**Exercise A**
In the Exercism repository thread, why is the delphi-test-runner repository kept private?
**Exercise B**
Write a continuation of the Exercism repository thread that picks up after its last reply.

━━━━━ Selected excerpt ━━━━━

I removed leading white space from the rust-test-runners topic. But I don't know if I actually did, because in most of the UI that doesn't show, but on one specific bit it did. So I'm wondering if it's strip'd in most places, but not in some.

SaschaMann commented 2 years ago

@ee7 could you submit a PR that adds your whitespace checks to GitHub please? :D

ee7 commented 2 years ago

I removed leading white space from the rust-test-runners topic.

I see.

By the way, is it intended that https://github.com/exercism/delphi-test-runner is private? As far as I can see, it's the only private exercism repo:

$ gh repo list exercism --visibility private

Showing 1 of 1 repositories in @exercism that match your search

exercism/delphi-test-runner    private  Oct  5, 2021

(It's probably also better to use gh repo list exercism than gh search repos --owner=exercism).

iHiD commented 2 years ago

By the way, is it intended that https://github.com/exercism/delphi-test-runner is private? As far as I can see, it's the only private exercism repo:

Yes. It contains delphi's source code, which is proprietory (delphi is our only non open-source language AFAICT)

━━━━━ Data records ━━━━━

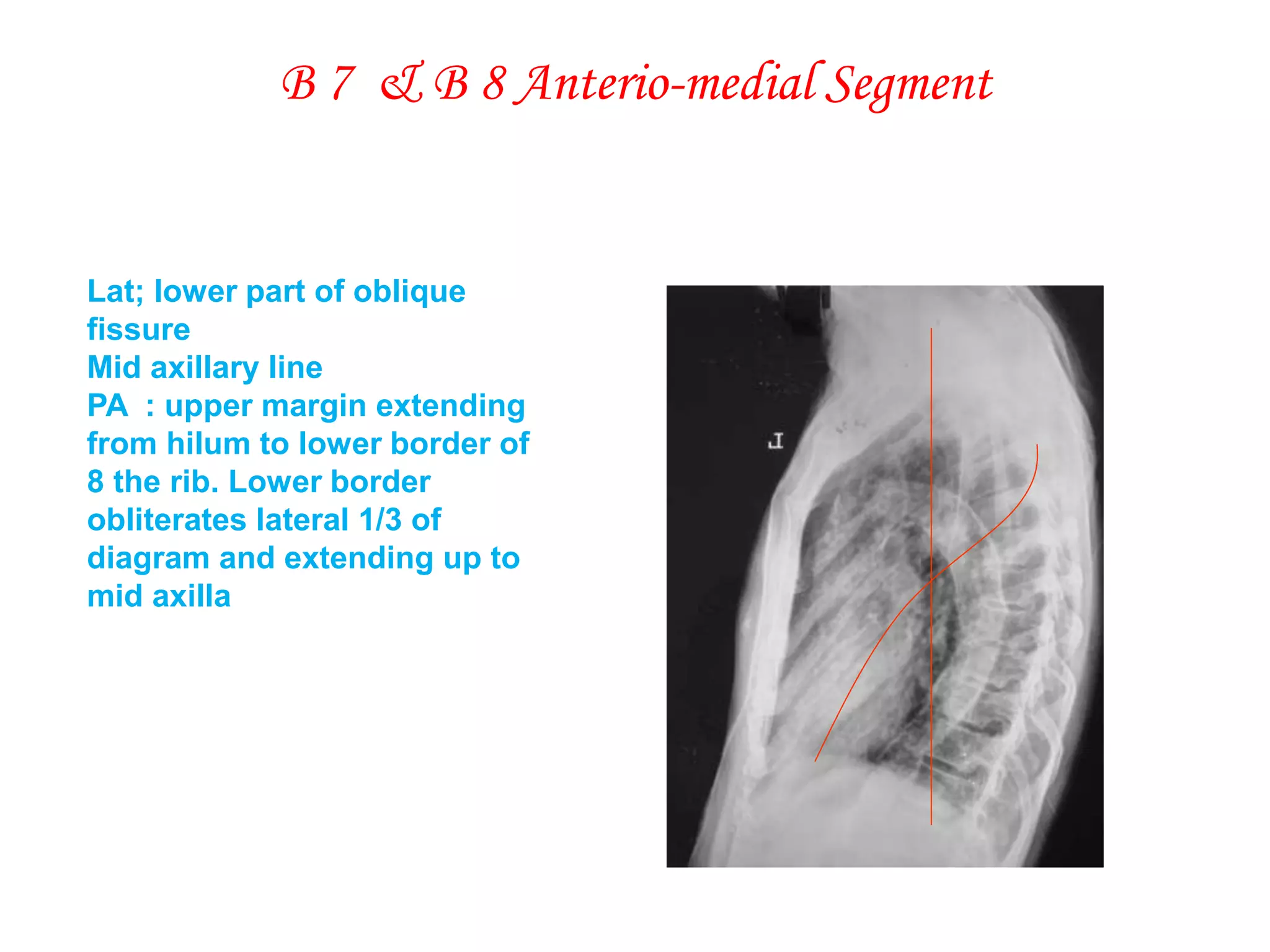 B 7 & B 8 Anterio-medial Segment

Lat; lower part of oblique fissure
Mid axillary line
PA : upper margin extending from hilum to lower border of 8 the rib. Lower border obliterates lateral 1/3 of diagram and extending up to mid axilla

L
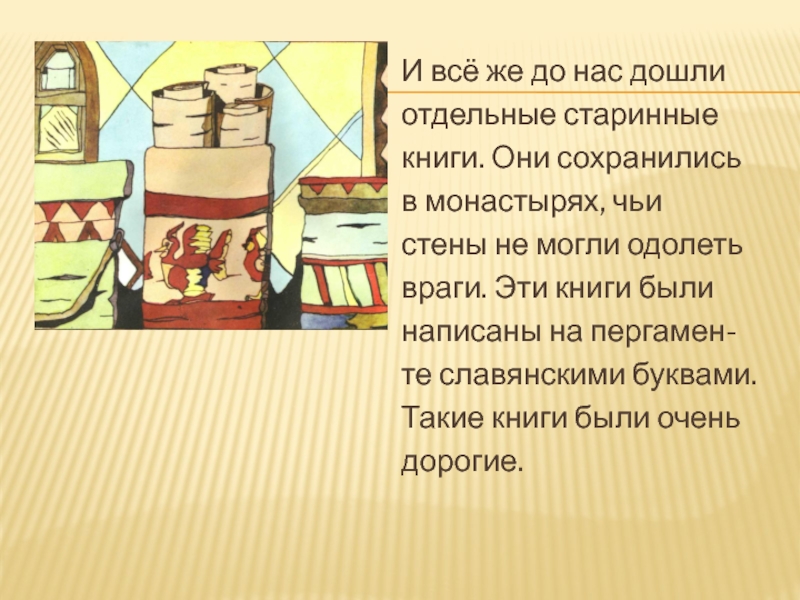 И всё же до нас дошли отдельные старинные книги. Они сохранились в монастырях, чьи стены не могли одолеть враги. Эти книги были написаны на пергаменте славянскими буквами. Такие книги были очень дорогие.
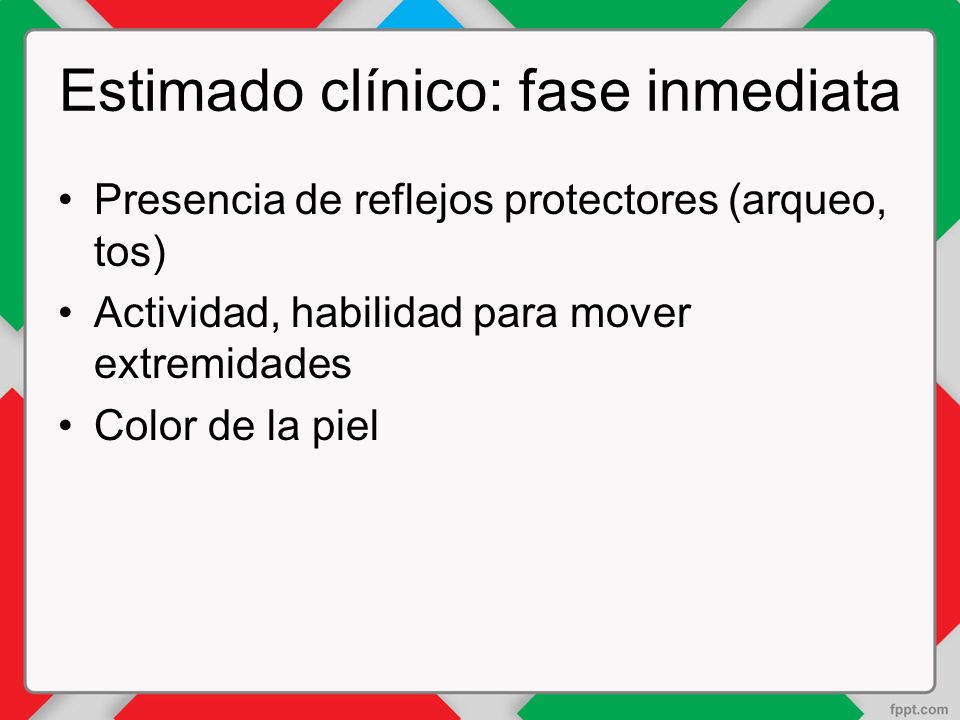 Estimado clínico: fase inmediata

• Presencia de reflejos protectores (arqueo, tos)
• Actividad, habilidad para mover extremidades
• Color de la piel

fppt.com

━━━━━

**Reply A**
It contains Delphi's source code, which is proprietary.

**Reply B**
ee7 commented 2 years ago

Yes. It contains delphi's source code

Ah.

@ee7 could you submit a PR that adds your whitespace checks to GitHub please? :D

@SaschaMann You jest, but I've actually been considering a repo that runs periodic checks on Exercism repo metadata. Then we can get notifications for things like:

I suppose it could even be a periodic workflow in exercism/configlet.

iHiD commented 2 years ago

(cc @kytrinyx to this too)

SaschaMann commented 2 years ago

If you're gonna implement that, please add "repo is empty" as that has caused us issues a few times already :)

ee7 commented 2 years ago

please add "repo is empty"

You'd like a failing check when any Exercism repo has isEmpty as true in the below?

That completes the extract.